▸ Excerto citado
Como devo falar ou escrever: "o Departamento a que pertence o funcionário" ou "o Departamento ao qual pertence o funcionário".
Nenhuma das expressões que refere está incorrecta, uma vez que, em orações subordinadas adjectivas relativas, o pronome relativo que pode, de uma maneira geral, ser substituído pelo seu equivalente o qual, que deverá flexionar em concordância com o género e número do antecedente (ex.: os departamentos aos quais pertence o funcionário). No caso em questão, o pronome relativo tem uma função de objecto indirecto do verbo pertencer, que selecciona complementos iniciados pela preposição a, daí que os pronomes que e o qual estejam antecedidos nestas expressões por essa preposição (a que e ao qual).
É de notar que a utilização da locução pronominal o qual e das suas flexões não deve ser feita quando se trata de uma oração relativa adjectiva restritiva que não é iniciada por preposição, isto é, quando a oração desempenha a função de um adjectivo que restringe o significado do antecedente (ex.: o departamento [que está em análise = analisado] vai ser reestruturado; *o departamento o qual está em análise vai ser reestruturado [o asterisco indica agramaticalidade]).
Na frase "Quem encontrou uns óculos no banheiro, favor entregar ao setor de Meio Ambiente", a dúvida é se posso colocar uns óculos, mesmo possuindo um único par de óculos perdidos.
A concordância uns óculos está correcta e *um
óculos é um erro a evitar (o asterisco indica agramaticalidade).
O exemplo apontado (óculos)
é um caso de pluralia tantum (‘apenas plural’), designação latina dada a
palavras ou expressões que correspondem a um plural gramatical, mas que designam
um objecto ou referente singular, normalmente formado por duas partes mais ou
menos simétricas (outros exemplos serão binóculos ou calças). Com
estas palavras tem de haver sempre concordância com a terceira pessoa do
plural (ex.: os binóculos partidos estão
em cima da mesa; as calças rasgadas foram
cosidas), pois gramaticalmente são substantivos no plural,
mesmo se designam uma realidade única; é também frequente nestes casos o uso do
numeral colectivo par de, o que permite fazer concordâncias no singular
(ex.: o par de binóculos partidos/partido está
em cima da mesa; o par de calças rasgadas/rasgado foi
cosido).

▸ Objetivos
A – Traduza para inglês a frase do excerto sobre dúvidas de gramática "A concordância uns óculos está correcta e *um óculos é um erro a evitar (o asterisco indica agramaticalidade)."
B – Retome o excerto sobre dúvidas de gramática a partir do ponto em que termina.
As linhas não têm aqui qualquer função.

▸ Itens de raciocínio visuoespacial
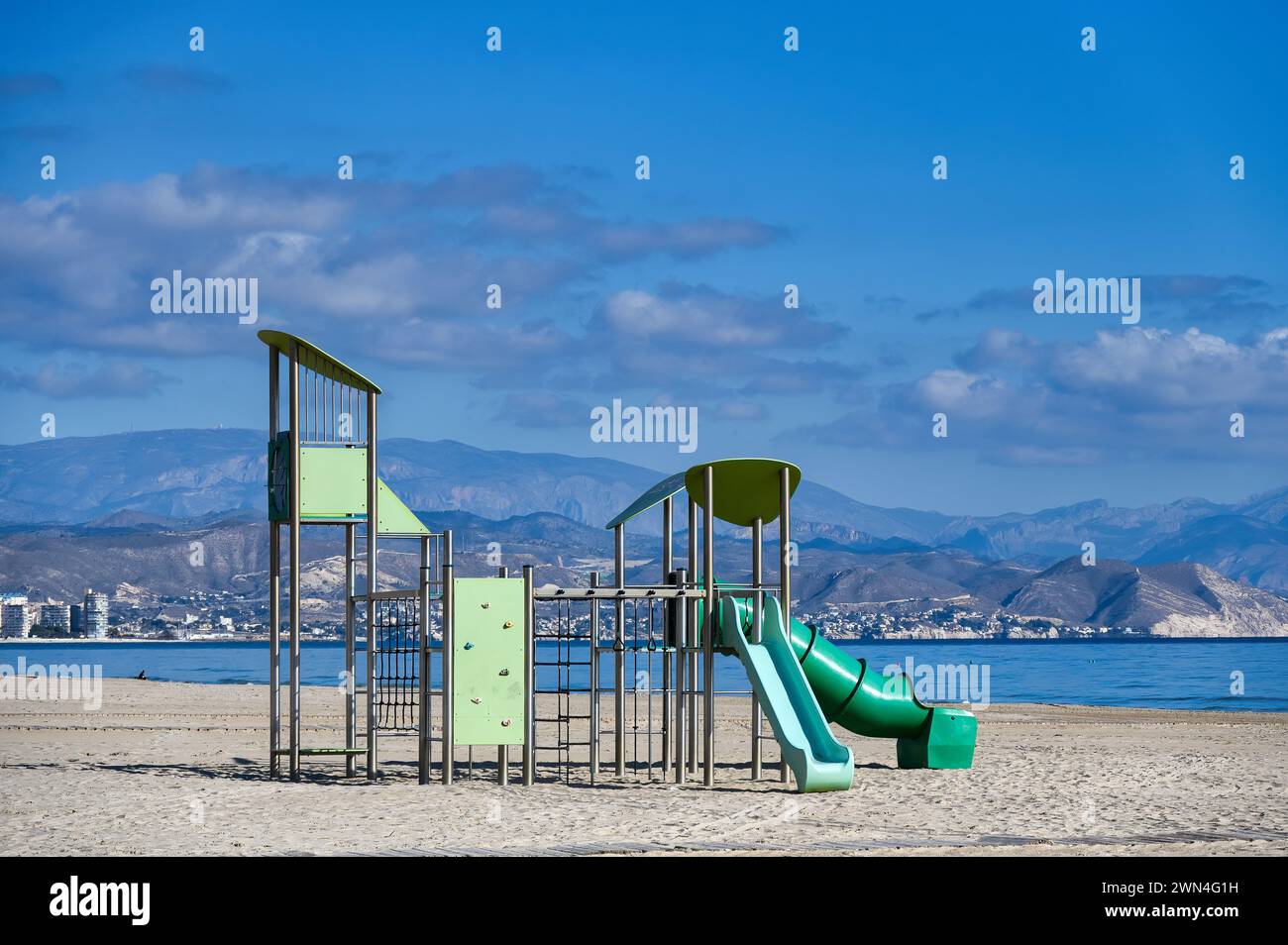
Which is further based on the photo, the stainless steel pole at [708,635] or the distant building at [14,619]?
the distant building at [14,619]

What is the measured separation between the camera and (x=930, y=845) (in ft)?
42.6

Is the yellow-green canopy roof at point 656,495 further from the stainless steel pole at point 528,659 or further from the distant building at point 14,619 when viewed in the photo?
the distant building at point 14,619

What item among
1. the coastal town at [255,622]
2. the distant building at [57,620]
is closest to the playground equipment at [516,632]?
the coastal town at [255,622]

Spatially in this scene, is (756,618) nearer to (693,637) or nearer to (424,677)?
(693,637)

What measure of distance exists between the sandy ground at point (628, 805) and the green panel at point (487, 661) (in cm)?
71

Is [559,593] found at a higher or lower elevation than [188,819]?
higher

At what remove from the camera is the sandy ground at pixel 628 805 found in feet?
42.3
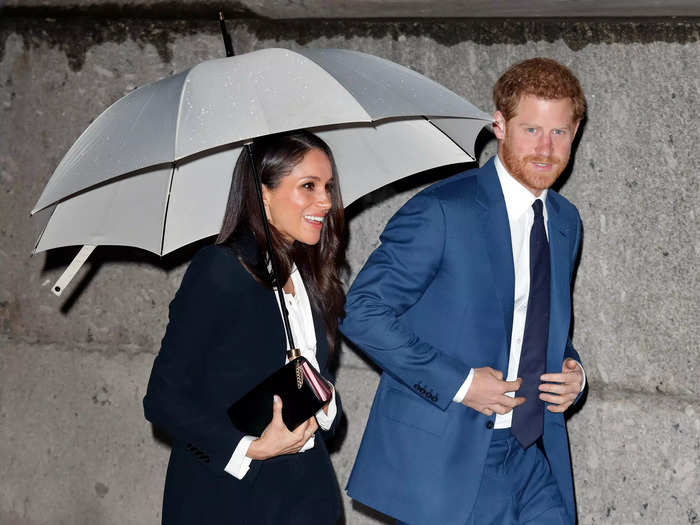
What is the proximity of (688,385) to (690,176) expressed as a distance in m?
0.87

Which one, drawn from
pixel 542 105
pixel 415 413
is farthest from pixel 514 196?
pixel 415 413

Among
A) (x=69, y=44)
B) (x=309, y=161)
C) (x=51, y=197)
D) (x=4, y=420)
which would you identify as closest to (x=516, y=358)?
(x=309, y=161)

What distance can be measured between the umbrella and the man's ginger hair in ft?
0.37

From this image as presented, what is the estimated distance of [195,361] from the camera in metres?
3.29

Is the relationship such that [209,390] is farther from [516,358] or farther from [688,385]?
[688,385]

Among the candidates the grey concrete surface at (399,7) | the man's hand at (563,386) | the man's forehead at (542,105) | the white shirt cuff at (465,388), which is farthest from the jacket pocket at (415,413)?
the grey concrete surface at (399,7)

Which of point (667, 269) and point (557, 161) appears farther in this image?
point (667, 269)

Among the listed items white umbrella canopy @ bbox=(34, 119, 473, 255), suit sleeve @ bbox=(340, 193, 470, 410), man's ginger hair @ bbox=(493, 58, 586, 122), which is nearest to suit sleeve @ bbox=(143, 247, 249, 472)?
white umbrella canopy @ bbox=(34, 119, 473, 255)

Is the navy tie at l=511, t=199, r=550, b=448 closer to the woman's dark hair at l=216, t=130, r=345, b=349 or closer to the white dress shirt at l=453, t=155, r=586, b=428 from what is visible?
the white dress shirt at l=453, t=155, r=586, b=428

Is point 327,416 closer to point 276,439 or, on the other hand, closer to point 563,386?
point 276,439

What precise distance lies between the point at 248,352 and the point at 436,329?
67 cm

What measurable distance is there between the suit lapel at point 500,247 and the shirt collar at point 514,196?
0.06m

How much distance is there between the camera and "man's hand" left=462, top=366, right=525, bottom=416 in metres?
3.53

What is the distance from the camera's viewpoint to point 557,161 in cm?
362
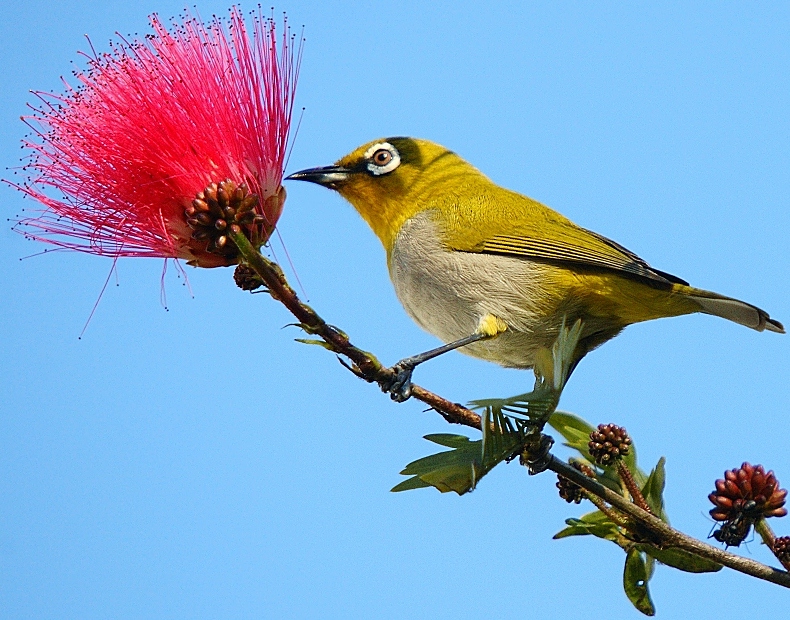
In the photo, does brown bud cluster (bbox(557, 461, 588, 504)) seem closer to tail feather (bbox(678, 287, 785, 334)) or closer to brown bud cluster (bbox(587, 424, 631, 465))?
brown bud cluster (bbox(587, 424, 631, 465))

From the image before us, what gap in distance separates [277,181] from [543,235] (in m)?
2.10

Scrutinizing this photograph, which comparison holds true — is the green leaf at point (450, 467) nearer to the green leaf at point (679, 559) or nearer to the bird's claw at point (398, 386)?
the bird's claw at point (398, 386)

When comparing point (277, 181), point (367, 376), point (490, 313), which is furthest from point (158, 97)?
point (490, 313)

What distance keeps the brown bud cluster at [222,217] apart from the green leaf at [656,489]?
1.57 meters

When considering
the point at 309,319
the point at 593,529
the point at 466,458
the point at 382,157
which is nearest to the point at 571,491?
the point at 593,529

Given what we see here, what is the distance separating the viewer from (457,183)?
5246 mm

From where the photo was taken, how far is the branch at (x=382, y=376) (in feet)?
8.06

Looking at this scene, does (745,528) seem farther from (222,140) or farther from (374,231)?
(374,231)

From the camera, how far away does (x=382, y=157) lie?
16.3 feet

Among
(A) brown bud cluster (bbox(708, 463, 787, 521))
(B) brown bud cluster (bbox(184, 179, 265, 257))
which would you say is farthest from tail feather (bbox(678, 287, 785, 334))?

▸ Resultados
A – The agreement "uns óculos" is correct and *"um óculos" is an error to avoid (the asterisk indicates ungrammaticality).

B –
A hesitação na utilização da palavra óculos parece resultar de dois
factores. O primeiro factor relaciona-se com a influência de um fenómeno
relativamente comum no português do Brasil, que consiste na preferência do
singular para designar um referente composto por duas peças (ex.: Comprei uma
calça nova; Está usando sandália importada), sem que a interpretação
implique apenas um elemento do par (repare-se no entanto que as formas *uma
calças / *umas calça e *uma sandálias / *umas sandália
são incorrectas, como indica o asterisco). O segundo factor, como refere Cláudio
Moreno em O Prazer das Palavras (Porto Alegre, RBS Publicações, 2004, p.
122), relaciona-se com o facto de óculos não ser entendido como plural de
óculo e ser confundido com um substantivo de dois números (isto é, que
tem a mesma forma para o singular e para o plural) terminado em -s, como
lápis (ex.: Comprei um lápis novo; Está usando lápis importados).
Estes dois factores conjugam-se na construção de estruturas erradas como *meu
óculos escuro.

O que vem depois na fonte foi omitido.